Job:
How many lines of the listing below contain the word "feet"? Reply with the number alone.

Extracted information:
^^^^^^^^^^^^^^^^

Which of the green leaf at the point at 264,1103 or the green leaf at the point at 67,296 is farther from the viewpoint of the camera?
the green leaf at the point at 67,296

^^^^^^^^^^^^^^^^

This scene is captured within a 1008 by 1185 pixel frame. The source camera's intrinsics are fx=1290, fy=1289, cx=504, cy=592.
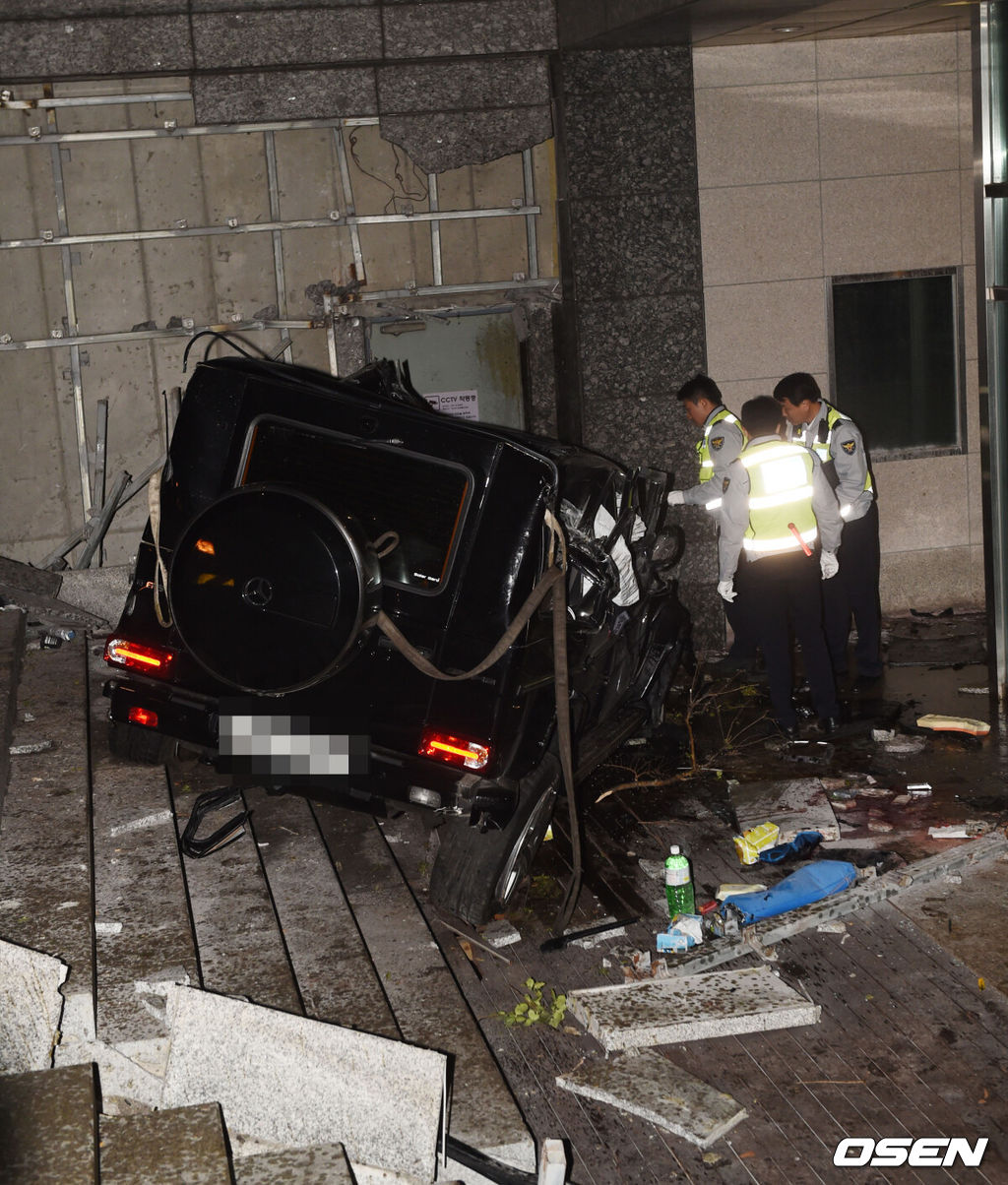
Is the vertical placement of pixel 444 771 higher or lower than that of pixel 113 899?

^^^^^^^^^^^^^^^^

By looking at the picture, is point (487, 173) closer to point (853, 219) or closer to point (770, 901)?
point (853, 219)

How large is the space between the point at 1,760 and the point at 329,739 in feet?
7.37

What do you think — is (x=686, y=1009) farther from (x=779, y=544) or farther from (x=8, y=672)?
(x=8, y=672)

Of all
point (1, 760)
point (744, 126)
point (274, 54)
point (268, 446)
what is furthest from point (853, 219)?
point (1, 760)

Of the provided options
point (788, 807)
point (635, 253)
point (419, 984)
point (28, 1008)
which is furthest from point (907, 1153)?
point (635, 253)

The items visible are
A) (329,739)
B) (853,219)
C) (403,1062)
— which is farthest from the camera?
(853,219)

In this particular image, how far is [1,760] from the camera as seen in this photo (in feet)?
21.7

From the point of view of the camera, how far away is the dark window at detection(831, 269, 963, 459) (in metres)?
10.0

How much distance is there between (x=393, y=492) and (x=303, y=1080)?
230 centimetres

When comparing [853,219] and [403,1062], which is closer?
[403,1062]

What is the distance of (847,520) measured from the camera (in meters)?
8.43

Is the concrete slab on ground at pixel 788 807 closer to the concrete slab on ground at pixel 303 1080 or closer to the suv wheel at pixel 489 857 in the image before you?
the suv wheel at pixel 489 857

^^^^^^^^^^^^^^^^

Complete output:
2